Saved entries:
::::
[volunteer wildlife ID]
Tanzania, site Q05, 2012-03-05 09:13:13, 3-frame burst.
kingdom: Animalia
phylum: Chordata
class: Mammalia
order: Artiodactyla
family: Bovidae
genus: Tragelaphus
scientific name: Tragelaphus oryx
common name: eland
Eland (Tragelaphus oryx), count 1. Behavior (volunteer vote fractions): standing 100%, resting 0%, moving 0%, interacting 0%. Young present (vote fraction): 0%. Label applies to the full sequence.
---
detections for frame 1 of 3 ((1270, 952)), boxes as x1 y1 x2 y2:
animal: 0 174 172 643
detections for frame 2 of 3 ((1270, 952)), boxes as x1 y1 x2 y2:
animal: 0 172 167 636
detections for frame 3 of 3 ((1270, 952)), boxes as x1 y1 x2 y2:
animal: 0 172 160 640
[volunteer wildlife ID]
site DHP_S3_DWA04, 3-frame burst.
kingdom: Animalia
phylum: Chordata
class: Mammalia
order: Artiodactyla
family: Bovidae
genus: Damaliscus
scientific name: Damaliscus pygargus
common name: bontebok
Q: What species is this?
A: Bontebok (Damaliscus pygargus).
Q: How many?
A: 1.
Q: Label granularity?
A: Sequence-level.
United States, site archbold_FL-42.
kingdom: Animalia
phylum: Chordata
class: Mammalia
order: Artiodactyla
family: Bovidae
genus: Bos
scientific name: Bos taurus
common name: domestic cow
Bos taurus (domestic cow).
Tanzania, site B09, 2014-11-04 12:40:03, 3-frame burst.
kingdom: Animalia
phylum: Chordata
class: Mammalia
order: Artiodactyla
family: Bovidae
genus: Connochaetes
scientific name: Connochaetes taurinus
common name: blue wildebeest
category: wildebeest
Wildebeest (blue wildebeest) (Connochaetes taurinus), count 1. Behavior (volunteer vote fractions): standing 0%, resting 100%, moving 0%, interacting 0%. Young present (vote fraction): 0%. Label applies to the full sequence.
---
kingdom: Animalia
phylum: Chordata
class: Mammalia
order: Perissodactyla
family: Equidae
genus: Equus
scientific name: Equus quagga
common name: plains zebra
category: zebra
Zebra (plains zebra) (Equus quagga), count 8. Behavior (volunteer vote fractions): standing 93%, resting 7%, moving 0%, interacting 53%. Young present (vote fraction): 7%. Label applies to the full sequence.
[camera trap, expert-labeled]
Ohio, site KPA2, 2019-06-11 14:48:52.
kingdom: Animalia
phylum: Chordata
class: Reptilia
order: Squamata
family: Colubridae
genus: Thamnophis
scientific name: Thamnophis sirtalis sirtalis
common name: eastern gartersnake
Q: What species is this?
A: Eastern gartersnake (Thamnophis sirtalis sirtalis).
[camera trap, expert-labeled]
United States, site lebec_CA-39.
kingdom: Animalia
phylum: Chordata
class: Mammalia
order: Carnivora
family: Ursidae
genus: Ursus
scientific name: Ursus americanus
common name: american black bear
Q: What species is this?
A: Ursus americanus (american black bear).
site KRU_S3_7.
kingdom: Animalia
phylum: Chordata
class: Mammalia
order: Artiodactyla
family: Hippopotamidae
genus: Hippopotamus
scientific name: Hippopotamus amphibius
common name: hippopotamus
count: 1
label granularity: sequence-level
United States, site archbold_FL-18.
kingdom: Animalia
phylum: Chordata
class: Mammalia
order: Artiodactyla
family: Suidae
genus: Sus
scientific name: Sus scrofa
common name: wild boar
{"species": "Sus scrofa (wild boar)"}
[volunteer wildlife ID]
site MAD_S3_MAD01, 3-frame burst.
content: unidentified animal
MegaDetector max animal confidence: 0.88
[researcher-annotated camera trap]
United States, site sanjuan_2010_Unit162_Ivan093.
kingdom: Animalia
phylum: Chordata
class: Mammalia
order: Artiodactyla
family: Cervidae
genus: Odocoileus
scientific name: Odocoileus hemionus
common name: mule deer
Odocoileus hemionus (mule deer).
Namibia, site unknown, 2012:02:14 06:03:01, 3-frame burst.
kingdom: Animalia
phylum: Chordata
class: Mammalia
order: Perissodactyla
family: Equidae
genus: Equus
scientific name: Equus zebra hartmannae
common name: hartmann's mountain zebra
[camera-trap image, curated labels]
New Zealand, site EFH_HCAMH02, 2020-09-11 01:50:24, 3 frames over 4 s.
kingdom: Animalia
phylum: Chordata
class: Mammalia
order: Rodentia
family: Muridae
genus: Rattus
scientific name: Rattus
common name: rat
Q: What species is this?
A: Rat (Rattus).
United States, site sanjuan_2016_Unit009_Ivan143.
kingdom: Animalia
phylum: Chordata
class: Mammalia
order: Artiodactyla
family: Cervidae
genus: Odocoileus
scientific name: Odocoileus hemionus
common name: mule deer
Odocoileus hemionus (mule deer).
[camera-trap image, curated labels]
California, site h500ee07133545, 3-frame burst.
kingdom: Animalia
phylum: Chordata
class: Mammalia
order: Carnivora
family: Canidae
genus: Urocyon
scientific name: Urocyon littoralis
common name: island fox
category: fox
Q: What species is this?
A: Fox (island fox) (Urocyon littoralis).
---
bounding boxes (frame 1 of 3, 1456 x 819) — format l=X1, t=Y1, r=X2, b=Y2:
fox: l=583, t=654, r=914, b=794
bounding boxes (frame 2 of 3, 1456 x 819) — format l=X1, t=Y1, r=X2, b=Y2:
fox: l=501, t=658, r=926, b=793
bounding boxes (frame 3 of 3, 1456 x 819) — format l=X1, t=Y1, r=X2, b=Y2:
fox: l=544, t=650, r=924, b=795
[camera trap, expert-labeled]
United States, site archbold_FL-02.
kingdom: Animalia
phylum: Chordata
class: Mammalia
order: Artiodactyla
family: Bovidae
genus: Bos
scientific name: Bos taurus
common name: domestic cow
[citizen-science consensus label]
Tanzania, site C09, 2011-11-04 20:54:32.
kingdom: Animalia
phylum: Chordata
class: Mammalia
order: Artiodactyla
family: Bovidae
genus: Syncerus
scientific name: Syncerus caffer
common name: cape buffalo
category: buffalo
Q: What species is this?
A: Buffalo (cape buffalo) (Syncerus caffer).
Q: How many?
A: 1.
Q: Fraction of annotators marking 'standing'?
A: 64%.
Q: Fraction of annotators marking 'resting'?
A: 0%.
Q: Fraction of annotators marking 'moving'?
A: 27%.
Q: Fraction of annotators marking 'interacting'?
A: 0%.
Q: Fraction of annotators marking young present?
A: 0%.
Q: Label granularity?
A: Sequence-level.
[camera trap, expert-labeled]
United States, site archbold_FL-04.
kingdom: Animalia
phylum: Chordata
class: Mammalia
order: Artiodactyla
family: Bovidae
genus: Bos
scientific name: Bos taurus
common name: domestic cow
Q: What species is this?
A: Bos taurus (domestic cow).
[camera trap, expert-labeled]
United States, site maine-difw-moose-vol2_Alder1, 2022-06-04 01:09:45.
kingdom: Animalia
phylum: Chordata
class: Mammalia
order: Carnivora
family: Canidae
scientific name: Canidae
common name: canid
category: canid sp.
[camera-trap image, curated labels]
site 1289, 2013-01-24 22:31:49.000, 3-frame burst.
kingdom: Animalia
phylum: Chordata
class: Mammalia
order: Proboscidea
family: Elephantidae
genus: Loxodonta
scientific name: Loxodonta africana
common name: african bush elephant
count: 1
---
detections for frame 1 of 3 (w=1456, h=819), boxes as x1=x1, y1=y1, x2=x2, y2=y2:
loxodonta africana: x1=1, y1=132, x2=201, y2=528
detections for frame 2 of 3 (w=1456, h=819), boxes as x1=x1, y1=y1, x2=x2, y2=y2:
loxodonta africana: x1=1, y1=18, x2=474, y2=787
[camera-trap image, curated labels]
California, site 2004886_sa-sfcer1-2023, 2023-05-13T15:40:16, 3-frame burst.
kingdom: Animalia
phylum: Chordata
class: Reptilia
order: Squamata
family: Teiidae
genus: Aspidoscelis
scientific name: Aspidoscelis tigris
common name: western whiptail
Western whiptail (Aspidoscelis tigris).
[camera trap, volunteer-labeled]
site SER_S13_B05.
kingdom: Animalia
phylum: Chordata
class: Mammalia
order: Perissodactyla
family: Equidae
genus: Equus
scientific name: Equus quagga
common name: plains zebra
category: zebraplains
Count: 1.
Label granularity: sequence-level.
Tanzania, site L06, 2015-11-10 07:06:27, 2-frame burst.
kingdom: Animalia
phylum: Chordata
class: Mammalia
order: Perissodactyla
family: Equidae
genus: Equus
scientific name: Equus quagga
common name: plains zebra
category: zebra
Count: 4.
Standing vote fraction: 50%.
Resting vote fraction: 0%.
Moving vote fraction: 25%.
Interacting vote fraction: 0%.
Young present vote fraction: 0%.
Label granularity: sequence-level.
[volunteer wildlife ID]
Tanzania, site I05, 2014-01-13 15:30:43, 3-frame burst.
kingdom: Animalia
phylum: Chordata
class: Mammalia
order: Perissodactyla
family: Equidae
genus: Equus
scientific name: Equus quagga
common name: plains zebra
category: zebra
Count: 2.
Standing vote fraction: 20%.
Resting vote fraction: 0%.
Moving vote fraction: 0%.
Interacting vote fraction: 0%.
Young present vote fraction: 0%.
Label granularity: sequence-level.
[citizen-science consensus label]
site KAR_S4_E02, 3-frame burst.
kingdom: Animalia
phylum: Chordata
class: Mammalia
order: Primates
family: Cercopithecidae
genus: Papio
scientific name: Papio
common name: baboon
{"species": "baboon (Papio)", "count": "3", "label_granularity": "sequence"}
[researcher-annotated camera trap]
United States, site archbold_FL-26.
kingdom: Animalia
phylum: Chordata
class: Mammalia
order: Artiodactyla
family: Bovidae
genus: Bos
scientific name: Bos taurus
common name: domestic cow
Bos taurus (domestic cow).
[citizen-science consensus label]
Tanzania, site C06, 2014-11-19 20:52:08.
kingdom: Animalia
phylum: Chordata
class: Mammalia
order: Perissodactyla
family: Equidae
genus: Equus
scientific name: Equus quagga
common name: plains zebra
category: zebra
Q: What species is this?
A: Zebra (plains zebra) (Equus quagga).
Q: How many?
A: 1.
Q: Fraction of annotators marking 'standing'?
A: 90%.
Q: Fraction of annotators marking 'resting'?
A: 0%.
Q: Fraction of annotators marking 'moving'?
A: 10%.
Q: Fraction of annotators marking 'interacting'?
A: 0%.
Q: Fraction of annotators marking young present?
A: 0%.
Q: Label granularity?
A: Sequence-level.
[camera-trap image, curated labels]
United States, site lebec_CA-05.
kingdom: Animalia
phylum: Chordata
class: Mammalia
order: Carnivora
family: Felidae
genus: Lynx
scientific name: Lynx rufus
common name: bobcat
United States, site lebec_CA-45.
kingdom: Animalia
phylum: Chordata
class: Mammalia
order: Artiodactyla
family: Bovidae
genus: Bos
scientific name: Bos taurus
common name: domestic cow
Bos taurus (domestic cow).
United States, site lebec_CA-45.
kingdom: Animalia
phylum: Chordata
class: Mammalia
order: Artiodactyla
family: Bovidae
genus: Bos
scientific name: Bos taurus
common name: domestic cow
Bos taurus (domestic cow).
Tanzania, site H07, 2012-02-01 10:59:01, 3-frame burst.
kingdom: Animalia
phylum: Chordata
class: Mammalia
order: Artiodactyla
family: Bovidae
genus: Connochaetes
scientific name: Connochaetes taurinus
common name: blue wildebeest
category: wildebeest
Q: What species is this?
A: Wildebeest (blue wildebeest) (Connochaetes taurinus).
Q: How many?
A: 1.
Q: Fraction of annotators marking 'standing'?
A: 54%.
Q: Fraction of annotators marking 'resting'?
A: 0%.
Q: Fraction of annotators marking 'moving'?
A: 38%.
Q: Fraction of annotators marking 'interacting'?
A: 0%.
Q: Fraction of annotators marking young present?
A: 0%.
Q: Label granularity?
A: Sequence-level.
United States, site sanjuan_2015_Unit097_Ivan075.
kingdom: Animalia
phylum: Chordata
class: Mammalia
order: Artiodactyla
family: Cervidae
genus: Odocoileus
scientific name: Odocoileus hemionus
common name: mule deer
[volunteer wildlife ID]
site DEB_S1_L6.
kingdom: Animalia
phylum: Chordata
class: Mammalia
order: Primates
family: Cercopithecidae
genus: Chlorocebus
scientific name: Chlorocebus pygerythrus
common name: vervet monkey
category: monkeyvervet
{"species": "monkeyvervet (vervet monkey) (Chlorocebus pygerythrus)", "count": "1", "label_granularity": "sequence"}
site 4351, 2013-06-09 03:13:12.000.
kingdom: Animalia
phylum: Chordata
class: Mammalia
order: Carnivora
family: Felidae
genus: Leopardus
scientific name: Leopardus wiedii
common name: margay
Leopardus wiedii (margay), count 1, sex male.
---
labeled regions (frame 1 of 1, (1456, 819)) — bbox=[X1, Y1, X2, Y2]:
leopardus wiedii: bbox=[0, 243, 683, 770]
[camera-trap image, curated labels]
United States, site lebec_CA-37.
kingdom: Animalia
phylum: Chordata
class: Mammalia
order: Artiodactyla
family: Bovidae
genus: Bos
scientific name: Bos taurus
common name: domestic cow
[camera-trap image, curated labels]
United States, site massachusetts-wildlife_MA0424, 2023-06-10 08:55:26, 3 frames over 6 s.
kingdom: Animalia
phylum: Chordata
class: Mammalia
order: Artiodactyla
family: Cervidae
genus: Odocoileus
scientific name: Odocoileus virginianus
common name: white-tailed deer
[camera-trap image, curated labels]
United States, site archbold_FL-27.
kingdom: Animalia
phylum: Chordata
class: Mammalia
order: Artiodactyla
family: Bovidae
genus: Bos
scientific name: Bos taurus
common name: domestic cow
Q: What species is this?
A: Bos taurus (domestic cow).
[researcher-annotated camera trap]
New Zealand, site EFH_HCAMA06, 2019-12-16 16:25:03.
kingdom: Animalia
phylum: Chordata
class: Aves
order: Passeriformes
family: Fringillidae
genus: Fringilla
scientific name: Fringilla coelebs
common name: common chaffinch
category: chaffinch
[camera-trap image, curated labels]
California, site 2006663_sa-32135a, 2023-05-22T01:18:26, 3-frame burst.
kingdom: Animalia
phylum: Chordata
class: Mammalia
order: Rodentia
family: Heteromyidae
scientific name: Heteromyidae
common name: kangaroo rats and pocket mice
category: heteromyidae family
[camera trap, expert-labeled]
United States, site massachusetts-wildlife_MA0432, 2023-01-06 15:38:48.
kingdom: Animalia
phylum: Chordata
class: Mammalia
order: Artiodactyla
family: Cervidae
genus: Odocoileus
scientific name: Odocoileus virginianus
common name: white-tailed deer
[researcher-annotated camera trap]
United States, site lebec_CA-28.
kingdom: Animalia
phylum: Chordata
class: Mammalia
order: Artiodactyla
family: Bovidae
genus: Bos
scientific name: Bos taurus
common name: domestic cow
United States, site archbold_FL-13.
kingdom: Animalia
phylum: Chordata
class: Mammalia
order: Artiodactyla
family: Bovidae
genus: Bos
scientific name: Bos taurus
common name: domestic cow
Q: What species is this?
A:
::::
Across the records above, tally the lines that contain "California" and return the number alone.

# [Answer to this task]
3